GFP-like fluorescent proteins with diverse emission wavelengths have been developed through mutagenesis, offering many possible choices in cellular and tissue imaging, such as multi-targets imaging, deep tissue imaging that require longer emission wavelength. Here, we utilized a combined approach of random mutation and structure-based rational design to develop new NIR fluorescent proteins on the basis of a far-red fluorescent protein, mNeptune (Ex/Em: 600/650 nm). We created a number of new monomeric NIR fluorescent proteins with the emission range of 681–685 nm, which exhibit the largest Stocks shifts (77–80 nm) compared to other fluorescent proteins. Among them, mNeptune681 and mNeptune684 exhibit more than 30 nm redshift in emission relative to mNeptune, owing to the major role of the extensive hydrogen-bond network around the chromophore and contributions of individual mutations to the observed redshift. Furthermore, the two variants still maintain monomeric state in solution, which is a trait crucial for their use as protein tags. In conclusion, our results suggest that there is untapped potential for developing fluorescent proteins with desired properties.

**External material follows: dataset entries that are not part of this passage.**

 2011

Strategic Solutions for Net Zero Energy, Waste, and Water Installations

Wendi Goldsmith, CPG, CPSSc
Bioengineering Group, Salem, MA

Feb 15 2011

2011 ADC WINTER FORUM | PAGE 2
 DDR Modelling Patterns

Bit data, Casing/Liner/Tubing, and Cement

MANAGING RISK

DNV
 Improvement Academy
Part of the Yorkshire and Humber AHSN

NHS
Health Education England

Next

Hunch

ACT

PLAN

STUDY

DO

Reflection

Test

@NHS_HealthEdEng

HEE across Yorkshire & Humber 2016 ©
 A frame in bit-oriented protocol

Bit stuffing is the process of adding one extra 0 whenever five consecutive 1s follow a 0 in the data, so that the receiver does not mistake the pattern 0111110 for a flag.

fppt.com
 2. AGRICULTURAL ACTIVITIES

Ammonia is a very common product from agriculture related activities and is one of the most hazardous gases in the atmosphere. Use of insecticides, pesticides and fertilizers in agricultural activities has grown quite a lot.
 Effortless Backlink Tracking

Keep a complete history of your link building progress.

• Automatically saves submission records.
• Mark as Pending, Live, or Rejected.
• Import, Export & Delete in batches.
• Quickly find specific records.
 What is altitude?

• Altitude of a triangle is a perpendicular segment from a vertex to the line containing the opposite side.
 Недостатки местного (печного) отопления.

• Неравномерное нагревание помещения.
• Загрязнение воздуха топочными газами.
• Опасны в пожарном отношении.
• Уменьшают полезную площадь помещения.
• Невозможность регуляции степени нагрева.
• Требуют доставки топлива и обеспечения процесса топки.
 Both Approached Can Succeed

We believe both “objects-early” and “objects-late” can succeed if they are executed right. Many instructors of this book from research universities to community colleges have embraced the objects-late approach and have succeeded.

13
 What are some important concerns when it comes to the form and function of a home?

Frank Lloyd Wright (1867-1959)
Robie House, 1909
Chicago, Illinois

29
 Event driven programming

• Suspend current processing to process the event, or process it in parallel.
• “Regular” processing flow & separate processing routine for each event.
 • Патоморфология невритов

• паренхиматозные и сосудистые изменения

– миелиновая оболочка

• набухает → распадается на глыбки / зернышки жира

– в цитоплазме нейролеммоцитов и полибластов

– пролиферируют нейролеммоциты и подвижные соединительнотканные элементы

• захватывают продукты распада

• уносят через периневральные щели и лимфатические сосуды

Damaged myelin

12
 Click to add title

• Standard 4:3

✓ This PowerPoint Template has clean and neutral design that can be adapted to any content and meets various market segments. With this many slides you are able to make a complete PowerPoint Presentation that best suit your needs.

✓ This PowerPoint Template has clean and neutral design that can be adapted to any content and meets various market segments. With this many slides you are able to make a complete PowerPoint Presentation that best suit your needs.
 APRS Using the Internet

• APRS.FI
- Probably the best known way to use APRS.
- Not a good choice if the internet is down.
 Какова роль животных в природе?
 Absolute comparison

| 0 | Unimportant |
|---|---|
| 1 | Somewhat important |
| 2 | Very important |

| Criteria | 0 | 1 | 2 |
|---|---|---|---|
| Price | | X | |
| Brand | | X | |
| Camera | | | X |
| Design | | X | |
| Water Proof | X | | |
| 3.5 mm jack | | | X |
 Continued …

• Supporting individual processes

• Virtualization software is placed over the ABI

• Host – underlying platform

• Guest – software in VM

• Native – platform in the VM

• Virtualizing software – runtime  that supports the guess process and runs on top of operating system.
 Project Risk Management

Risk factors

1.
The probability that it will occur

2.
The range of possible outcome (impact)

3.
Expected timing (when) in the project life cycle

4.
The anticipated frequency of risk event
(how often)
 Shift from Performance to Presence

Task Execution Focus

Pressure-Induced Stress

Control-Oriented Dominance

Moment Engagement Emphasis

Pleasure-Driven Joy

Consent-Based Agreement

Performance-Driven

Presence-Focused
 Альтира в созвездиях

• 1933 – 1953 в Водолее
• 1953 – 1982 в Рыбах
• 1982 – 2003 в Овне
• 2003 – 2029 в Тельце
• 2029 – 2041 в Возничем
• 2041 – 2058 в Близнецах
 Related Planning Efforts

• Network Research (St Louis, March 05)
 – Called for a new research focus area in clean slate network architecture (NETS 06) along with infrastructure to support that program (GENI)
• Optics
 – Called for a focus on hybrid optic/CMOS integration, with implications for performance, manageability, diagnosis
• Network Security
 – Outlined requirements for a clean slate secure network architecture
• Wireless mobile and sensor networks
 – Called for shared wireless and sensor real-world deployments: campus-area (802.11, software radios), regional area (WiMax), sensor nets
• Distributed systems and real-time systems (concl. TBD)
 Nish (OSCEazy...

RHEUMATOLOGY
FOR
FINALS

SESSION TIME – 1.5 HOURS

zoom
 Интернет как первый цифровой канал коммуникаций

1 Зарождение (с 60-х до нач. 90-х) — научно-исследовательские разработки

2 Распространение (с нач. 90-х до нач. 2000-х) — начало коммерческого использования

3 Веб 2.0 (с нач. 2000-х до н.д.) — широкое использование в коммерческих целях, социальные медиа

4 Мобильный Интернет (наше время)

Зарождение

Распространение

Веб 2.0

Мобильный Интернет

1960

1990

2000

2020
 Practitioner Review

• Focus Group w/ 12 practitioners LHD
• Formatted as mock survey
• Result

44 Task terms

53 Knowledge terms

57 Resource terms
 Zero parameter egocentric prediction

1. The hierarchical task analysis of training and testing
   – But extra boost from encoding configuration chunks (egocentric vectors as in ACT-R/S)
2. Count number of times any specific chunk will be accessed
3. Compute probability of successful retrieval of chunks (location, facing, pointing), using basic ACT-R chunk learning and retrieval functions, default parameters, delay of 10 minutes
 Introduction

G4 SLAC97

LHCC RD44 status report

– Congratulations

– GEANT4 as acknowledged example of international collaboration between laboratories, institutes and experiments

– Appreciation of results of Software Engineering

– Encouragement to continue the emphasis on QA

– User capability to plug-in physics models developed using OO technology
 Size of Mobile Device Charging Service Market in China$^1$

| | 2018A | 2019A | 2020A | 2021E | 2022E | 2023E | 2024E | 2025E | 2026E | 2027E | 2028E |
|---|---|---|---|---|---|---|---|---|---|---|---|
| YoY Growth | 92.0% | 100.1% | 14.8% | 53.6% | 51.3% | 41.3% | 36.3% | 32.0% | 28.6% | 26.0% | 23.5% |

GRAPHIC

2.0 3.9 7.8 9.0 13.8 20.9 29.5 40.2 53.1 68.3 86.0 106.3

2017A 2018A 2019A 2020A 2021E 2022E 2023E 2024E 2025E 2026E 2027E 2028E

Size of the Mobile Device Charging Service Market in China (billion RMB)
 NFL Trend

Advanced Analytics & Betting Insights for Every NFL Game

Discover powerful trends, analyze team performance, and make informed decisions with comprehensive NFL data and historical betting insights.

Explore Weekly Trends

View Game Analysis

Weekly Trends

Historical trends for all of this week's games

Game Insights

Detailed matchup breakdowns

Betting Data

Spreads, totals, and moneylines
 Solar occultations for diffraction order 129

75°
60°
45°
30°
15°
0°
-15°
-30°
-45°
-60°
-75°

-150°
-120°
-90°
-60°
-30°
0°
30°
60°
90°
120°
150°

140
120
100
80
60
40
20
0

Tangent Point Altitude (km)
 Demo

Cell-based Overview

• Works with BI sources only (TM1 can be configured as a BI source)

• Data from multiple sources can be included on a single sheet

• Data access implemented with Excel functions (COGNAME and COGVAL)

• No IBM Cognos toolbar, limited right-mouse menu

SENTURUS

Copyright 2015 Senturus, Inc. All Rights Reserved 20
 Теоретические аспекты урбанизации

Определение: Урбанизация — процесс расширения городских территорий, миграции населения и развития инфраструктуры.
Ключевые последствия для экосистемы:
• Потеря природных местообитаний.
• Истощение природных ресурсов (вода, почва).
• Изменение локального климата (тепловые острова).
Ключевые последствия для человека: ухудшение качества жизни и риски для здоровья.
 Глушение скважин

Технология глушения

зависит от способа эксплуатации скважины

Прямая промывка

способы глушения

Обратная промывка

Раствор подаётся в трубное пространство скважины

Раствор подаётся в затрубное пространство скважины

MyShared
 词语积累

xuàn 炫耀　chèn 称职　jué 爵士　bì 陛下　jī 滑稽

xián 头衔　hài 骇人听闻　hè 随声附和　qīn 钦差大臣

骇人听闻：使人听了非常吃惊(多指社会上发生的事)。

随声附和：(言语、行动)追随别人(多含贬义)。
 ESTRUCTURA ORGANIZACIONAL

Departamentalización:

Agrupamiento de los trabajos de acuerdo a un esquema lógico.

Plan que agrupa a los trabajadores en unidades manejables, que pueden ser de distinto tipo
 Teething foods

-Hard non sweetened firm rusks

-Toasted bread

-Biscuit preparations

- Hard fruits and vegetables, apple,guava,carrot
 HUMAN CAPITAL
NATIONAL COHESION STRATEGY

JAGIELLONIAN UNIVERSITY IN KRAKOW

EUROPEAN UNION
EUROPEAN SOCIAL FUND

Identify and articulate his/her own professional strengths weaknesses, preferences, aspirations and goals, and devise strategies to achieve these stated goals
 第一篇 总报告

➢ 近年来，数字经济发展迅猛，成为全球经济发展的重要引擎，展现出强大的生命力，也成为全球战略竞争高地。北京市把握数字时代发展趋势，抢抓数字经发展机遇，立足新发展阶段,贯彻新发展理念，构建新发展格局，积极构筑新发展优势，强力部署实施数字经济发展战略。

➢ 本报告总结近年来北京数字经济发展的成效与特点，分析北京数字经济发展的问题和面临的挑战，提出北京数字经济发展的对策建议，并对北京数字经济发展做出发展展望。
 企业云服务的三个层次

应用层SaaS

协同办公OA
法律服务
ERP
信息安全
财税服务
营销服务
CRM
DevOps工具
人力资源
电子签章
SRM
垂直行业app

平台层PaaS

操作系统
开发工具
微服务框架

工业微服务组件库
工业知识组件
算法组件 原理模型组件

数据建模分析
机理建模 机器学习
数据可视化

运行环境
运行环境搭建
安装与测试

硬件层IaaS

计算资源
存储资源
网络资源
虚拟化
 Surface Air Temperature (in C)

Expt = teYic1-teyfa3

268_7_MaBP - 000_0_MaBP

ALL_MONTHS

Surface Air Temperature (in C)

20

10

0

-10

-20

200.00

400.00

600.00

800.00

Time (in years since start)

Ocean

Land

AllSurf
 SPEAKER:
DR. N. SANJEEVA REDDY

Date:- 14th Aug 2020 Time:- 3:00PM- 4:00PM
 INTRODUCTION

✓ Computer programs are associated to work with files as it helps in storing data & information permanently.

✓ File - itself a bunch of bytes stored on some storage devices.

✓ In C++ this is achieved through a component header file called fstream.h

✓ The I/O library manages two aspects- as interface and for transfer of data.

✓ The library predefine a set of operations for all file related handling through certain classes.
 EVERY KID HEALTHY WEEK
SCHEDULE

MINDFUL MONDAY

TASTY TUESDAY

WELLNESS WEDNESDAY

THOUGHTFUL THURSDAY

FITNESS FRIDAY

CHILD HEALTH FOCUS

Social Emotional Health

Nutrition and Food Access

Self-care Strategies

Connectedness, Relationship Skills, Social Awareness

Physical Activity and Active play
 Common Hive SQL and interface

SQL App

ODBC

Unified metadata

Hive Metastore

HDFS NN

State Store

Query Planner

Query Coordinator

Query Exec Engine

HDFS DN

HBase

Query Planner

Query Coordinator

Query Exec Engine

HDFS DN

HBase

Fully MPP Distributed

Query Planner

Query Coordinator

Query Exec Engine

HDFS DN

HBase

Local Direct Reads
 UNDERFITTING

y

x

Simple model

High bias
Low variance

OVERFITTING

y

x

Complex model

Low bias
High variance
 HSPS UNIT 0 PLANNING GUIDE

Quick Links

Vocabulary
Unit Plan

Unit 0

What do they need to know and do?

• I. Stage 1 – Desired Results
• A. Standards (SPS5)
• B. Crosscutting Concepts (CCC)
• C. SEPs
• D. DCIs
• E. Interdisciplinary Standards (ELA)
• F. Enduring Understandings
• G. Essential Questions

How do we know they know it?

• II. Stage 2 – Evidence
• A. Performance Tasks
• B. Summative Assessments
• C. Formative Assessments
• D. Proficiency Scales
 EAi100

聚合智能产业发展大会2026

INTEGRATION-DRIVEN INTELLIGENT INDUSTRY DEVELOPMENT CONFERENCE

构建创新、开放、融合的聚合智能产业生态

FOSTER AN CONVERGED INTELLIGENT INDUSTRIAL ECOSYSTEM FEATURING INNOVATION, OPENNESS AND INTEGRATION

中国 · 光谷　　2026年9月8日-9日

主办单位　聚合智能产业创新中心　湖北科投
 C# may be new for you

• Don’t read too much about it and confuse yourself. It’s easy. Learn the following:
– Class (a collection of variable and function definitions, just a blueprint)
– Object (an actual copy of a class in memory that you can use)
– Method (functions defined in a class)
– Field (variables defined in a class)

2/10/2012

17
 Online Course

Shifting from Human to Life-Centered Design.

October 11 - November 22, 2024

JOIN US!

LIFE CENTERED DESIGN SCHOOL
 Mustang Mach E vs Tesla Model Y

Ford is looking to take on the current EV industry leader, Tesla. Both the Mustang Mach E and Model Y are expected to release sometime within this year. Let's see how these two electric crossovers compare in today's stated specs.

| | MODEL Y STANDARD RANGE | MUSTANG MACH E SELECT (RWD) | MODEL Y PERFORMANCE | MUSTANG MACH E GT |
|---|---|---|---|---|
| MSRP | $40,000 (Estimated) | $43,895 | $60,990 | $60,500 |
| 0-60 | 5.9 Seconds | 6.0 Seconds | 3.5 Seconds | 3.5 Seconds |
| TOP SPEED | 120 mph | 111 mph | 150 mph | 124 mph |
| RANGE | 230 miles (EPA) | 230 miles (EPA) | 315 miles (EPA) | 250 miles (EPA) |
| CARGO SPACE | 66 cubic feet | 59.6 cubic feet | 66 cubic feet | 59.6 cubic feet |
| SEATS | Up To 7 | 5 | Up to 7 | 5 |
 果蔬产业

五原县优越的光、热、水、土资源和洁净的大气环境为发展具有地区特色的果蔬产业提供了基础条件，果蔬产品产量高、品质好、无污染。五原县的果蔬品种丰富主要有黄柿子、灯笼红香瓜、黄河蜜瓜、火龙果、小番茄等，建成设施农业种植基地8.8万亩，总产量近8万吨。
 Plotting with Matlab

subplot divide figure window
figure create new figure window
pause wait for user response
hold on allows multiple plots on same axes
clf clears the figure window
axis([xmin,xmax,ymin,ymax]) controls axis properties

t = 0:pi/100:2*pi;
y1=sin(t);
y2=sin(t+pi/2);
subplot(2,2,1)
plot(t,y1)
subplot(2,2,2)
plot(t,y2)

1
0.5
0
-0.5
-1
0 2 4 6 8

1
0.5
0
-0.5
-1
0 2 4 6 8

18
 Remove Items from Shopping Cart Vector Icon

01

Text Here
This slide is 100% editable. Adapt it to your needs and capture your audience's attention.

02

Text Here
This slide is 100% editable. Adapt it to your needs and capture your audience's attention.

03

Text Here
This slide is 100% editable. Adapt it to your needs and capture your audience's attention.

通过诱变技术已开发出具备多样发射波长的类绿色荧光蛋白（GFP-like fluorescent proteins），为细胞与组织成像提供了丰富选择，涵盖多靶点成像、需更长发射波长的深层组织成像等应用场景。本研究基于远红色荧光蛋白mNeptune（激发/发射波长：600/650 nm），采用随机诱变与基于结构的理性设计相结合的策略，开发新型近红外（NIR）荧光蛋白。本研究获得了多款新型单体型近红外荧光蛋白，其发射波长范围为681~685 nm，相较其他荧光蛋白展现出最大的斯托克斯位移（Stokes shift，原文作Stocks shift）：77~80 nm。其中，mNeptune681与mNeptune684相较于原始的mNeptune，发射波长产生了超过30 nm的红移，这一现象源于生色团周围广泛的氢键网络所发挥的关键作用，以及各单点突变对观测到的红移的贡献。此外，这两种突变体在溶液中仍保持单体状态，这一特性对于其作为蛋白标签的应用至关重要。综上，本研究结果表明，开发具备理想特性的荧光蛋白仍存在尚未被充分挖掘的潜力。